REQUIRED TASK 1 — In the post about professional speed-dating, how many years of print production experience does the writer claim?

April 9, 2009 · 1 Comment

Super Hero, Straight Guy, and the Femme

Super Hero, Straight Guy, and the Femme

Its all about you. Describe who you are and what you do. Its professional speed-dating. That was the exercise before us that evening.

How are you going to be concise, informative, engaging, and confident? Without the hems, haws, errrs, and latent narcissism that is just dying to get out and run with muddy boots on white shag carpeting?

It was a messy start. Words got stuck in my throat. I was stumbling. All the reference points in my head were now floating furniture in a zero-gravity un-fun house. I closed my eyes like I was trying to see a match-flare in the dark.

If I’d been sparring in the boxing ring, I’d be knocked-out. If I was driving, there’d be a fireball. Help!

Start at the beginning.

“I’m a graphic designer with over 31 years of print production experience”.

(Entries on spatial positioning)
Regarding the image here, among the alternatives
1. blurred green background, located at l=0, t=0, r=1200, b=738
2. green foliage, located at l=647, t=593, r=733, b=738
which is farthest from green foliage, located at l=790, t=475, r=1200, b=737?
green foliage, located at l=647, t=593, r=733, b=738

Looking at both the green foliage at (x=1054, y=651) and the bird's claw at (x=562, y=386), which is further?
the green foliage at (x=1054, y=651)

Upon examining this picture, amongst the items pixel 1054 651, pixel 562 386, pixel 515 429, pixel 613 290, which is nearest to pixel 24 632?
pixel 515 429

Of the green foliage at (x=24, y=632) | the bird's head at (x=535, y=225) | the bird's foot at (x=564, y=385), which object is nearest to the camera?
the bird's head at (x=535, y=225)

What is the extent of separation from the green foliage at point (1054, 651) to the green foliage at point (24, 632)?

REQUIRED TASK 2 — Pull out every line of the records that contains the string "from", matching case exactly.

FULL OUTPUT 1 — Over 31 years.

FULL OUTPUT 2 —
which is farthest from green foliage, located at l=790, t=475, r=1200, b=737?
What is the extent of separation from the green foliage at point (1054, 651) to the green foliage at point (24, 632)?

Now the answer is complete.